Analyze correlation between variables. Part of the DevTools Surf developer suite. Browse more tools in the Statistics collection.
Use Cases
Test whether two business metrics are linearly related before building a model
Identify feature pairs to avoid multicollinearity in regression models
Validate whether a leading indicator actually predicts a lagging metric
Analyze the relationship between user behavior and conversion rates
Tips
Enter your data as two columns — the tool calculates both Pearson (linear) and Spearman (monotonic) correlation coefficients automatically
Check the scatter plot alongside the coefficient — a coefficient of 0 can hide non-linear relationships that are visible in the plot
Use the p-value output to assess statistical significance of the correlation, not just the coefficient magnitude
Fun Facts
The Pearson correlation coefficient was developed by Karl Pearson in 1895, building on earlier work by Francis Galton. Galton discovered correlation while studying the relationship between parents' and children's heights.
The famous correlation-causation warning dates to at least the 1880s, but the specific phrase 'correlation is not causation' was popularized in statistics textbooks in the mid-20th century. It remains one of the most violated principles in journalism.
Spurious correlations — statistically significant relationships between unrelated variables — occur naturally due to multiple testing. Tyler Vigen's book 'Spurious Correlations' (2015) illustrated this with examples like the 99.26% correlation between US per capita mozzarella consumption and civil engineering doctorates awarded.
FAQ
When should I use Pearson vs Spearman correlation?
Pearson measures linear relationship and requires both variables to be normally distributed and continuous. Spearman measures any monotonic relationship (consistently increasing or decreasing) and works with ordinal data or non-normal distributions.
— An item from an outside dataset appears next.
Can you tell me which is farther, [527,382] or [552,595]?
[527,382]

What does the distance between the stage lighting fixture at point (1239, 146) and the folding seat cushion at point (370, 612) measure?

What does a correlation coefficient of 0.7 mean?
It means 49% of the variance in one variable is explained by the other (r^2 = 0.49). Common benchmarks: |r| < 0.3 is weak, 0.3-0.7 is moderate, > 0.7 is strong. Context matters — 0.3 can be highly significant in social science.
Can I use correlation to prove causation?
No — correlation only shows association. Establishing causation requires experimental design (randomized controlled trials) or causal inference methods (instrumental variables, difference-in-differences). High correlation is necessary but not sufficient for causation.